Chemotherapy. 2009;55(2):76-82. doi: 10.1159/000183732. Epub 2008 Dec 12.
Compared with systemic therapy, hepatic arterial infusion (HAI) increases the response to fluoropyrimidines.
Thirty-one patients with non-resectable, colorectal cancer (CRC) liver metastases received irinotecan 120 mg/m(2), followed by leucovorin (LV) 20 mg/m(2) and 5-fluorouracil (5-FU) 500 mg/m(2) administered by HAI every 2 weeks, plus UFT (tegafur-uracil) 200 mg/m(2)/day with LV 30 mg/day on days 1-22, followed by a 6-day rest.

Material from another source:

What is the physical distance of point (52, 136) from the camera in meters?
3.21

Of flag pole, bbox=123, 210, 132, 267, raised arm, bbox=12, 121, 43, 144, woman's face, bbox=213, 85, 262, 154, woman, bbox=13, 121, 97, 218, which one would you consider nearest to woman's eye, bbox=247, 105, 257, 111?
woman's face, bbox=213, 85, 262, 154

The objective response rate was 65% (all 20 patients achieving a partial response). Ten patients (32%) had stable disease. The median time to progression (TTP) and overall survival (OS) were 12 and 36 months. OS was similar in patients with low versus high expression of thymidylate synthase (TS) and/or dihydropyrimidine dehydrogenase (DPD). The regimen was well tolerated.
UFT with LV plus HAI irinotecan and 5-FU/LV was a feasible and effective treatment for non-resectable CRC liver metastases, increasing response, TTP and OS. TS and DPD levels in liver metastases did not predict outcome.
与全身治疗相比,肝动脉灌注(HAI)可提高对氟嘧啶的反应。
31例不可切除的结直肠癌(CRC)肝转移患者接受伊立替康120mg/m²,随后每2周通过HAI给予亚叶酸(LV)20mg/m²和5-氟尿嘧啶(5-FU)500mg/m²,加用优福定(替加氟-尿嘧啶)200mg/m²/天,第1至22天联合LV 30mg/天,随后休息6天。
客观缓解率为65%(所有20例患者均达到部分缓解)。10例患者(32%)疾病稳定。中位进展时间(TTP)和总生存期(OS)分别为12个月和36个月。胸苷酸合成酶(TS)和/或二氢嘧啶脱氢酶(DPD)低表达与高表达患者的OS相似。该方案耐受性良好。
优福定联合LV加HAI伊立替康及5-FU/LV是不可切除CRC肝转移的一种可行且有效的治疗方法,可提高缓解率、TTP和OS。肝转移灶中TS和DPD水平不能预测预后。